You can manually register your agent with OpenAI. When registering your agent, you give it a name and some system instructions that tells it its purpose (i.e., what to do when given prompts). For example, “You are a calculator and should perform computational operations as asked by the user.” You also register the tools you will provide it. You give this in JSON format, such as:

{
"name": "sum_integers",
"description": "Summarise two integer numbers",
"parameters": {
"type": "object",
"properties": {
"number1": {
"type": "integer",
"description": "The first number to sum"
},
"number2": {
"type": "integer",
"description": "The second number to sum"
}
},
"required": ["number1", "number2"]
}
}

You may notice that you specify the parameters, not the return result.
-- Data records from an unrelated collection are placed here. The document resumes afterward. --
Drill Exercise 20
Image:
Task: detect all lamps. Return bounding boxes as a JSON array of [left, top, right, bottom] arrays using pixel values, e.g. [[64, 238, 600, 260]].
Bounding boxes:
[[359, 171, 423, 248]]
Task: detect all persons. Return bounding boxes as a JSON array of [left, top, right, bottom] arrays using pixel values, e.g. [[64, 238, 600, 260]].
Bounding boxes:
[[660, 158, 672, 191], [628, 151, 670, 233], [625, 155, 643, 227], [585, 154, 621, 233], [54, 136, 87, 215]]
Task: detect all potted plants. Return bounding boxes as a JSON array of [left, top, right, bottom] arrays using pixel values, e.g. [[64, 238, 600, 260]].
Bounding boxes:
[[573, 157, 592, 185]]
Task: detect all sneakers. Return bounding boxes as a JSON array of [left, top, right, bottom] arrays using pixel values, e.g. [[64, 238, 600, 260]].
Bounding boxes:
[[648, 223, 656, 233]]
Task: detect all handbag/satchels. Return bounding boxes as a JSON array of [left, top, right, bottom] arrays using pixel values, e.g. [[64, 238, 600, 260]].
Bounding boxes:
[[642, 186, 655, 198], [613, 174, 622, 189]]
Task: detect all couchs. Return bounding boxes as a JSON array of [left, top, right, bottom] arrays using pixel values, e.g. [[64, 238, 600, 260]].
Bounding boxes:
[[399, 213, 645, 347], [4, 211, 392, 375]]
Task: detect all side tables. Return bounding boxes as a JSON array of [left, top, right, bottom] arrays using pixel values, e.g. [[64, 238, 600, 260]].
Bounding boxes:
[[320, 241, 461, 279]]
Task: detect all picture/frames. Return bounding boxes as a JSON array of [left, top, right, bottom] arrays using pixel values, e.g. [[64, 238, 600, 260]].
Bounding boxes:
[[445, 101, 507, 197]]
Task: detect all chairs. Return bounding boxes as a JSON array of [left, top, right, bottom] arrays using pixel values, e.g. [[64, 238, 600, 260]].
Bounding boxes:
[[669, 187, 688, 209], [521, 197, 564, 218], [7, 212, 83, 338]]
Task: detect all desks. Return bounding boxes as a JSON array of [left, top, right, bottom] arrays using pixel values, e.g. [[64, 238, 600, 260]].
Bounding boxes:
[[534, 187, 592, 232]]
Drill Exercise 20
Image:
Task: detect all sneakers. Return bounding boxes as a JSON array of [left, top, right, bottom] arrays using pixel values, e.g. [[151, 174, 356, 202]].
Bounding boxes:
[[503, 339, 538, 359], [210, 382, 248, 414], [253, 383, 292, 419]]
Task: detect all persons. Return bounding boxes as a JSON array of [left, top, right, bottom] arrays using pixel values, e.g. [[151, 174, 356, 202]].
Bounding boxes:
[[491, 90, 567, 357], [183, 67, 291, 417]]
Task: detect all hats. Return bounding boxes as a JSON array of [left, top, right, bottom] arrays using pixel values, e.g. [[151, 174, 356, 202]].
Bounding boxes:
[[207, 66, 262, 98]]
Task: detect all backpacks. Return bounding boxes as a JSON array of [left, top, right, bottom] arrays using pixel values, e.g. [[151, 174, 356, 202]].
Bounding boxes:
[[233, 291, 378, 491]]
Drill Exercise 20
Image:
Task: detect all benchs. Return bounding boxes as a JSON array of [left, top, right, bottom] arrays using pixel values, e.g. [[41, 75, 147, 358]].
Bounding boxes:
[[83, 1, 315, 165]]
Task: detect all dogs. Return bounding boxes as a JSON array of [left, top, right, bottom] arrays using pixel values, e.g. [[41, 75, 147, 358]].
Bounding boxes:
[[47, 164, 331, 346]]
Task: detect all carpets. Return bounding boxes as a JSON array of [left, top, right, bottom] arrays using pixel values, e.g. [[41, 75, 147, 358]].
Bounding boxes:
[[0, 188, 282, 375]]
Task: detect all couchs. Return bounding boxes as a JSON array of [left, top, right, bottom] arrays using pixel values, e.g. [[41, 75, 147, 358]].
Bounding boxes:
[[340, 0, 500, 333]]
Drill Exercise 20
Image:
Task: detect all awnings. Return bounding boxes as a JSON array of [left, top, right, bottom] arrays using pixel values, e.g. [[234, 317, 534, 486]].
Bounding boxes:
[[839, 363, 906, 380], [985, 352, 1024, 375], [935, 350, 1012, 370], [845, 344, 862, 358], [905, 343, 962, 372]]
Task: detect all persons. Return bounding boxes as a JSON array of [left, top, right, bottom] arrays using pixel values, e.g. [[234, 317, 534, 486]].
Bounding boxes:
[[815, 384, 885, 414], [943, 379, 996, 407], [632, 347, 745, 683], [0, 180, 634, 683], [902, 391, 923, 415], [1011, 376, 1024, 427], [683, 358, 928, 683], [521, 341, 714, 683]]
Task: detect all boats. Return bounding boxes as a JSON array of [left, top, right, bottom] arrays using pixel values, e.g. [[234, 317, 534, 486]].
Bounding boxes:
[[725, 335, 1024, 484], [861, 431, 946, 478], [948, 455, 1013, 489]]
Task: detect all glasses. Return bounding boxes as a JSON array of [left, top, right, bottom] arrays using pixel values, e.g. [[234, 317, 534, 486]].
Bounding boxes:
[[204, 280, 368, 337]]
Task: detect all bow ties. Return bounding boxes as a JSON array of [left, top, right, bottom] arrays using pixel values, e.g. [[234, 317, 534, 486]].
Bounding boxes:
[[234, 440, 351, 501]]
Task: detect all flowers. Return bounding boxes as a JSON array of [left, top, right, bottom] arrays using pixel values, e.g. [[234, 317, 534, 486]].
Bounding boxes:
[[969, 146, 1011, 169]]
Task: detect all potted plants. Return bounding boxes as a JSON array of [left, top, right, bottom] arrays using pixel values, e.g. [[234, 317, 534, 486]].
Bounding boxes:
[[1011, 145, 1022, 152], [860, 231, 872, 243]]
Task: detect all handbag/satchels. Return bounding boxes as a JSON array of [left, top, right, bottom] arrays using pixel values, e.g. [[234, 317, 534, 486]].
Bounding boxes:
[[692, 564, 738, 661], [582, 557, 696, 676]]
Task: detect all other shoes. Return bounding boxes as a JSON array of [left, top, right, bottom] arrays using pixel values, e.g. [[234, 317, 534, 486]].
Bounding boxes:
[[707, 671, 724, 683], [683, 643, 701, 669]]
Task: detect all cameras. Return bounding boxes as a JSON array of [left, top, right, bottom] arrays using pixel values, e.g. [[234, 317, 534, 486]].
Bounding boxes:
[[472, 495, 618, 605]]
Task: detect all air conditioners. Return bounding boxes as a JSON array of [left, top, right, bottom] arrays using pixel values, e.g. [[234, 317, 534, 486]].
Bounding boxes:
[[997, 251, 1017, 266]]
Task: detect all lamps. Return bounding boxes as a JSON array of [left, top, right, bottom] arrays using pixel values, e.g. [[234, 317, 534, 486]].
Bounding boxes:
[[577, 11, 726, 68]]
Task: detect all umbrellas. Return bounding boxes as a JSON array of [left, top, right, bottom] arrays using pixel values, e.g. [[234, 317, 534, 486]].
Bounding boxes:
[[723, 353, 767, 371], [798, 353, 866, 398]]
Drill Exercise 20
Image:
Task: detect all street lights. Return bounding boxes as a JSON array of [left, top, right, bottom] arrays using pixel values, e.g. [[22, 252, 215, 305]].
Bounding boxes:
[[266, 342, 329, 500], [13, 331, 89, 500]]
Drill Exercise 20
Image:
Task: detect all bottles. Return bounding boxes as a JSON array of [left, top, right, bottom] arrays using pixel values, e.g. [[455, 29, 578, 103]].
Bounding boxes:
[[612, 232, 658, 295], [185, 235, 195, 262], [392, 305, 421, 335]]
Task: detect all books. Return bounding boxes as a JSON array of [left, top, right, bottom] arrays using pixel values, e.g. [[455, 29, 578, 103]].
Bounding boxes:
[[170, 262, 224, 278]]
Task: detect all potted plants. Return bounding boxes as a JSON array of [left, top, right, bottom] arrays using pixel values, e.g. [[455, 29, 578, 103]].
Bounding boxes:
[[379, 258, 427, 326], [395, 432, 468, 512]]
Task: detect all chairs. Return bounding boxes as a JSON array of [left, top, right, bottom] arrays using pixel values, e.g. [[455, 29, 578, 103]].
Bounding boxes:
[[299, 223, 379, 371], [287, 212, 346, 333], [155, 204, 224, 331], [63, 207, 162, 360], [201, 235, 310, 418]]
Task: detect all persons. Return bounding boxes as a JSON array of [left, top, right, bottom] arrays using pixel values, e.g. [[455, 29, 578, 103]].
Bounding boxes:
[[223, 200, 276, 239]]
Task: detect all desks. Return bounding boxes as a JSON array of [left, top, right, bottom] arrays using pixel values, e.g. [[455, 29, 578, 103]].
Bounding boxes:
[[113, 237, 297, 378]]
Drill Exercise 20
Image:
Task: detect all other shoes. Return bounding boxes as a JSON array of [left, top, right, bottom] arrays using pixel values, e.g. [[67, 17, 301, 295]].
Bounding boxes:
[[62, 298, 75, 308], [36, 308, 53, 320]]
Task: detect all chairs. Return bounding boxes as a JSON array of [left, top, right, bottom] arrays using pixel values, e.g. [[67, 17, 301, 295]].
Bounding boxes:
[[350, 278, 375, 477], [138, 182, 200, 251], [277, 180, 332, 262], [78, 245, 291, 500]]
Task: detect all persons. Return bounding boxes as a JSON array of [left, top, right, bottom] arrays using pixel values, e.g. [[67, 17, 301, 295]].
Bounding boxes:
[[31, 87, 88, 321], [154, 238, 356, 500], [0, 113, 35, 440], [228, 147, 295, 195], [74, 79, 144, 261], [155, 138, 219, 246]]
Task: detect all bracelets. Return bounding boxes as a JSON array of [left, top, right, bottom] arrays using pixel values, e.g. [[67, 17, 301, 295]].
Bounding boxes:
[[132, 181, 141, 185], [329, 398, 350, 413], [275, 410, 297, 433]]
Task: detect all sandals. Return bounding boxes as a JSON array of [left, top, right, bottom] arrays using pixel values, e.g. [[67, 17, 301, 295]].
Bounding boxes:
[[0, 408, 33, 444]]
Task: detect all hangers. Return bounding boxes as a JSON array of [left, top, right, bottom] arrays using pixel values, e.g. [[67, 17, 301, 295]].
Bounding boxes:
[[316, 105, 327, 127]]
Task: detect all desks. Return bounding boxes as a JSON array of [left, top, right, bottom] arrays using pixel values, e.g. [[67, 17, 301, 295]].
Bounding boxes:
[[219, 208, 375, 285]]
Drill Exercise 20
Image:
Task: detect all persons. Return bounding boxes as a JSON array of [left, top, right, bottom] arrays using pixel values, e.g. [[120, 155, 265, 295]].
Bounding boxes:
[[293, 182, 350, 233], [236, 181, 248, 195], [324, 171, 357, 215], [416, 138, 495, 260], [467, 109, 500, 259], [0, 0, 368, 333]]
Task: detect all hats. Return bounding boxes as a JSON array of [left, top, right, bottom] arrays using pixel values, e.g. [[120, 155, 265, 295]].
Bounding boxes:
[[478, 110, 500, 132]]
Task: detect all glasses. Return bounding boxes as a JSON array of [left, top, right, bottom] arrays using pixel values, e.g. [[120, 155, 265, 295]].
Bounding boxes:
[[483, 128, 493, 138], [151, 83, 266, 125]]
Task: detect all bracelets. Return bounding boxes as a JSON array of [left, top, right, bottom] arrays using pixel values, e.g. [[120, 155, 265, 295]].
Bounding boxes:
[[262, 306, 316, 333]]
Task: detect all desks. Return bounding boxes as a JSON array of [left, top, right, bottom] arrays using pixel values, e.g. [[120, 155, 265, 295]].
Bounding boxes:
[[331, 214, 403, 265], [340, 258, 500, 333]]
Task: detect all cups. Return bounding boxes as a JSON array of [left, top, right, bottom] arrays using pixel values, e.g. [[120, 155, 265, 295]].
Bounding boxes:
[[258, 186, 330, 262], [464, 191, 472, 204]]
The return result is any JSON in any format you want, but it should be self-explanatory to the agent how to interpret it, and you can provide hints to it in the tool description.

When you’ve registered your agent, you’ll get an assistant ID in the format of “asst_***************” This is what you’ll use when communicating with your agent.

Now you need to write your application that communicates with the agent, which also executes the tools when the agent so wishes. The first thing that the application needs to do is to start a thread with the agent.

This should not be confused with a thread as in parallel processing (like the Java Thread class), but rather a thread of discussion as you will find in the sidebar of the ChatGPT UI.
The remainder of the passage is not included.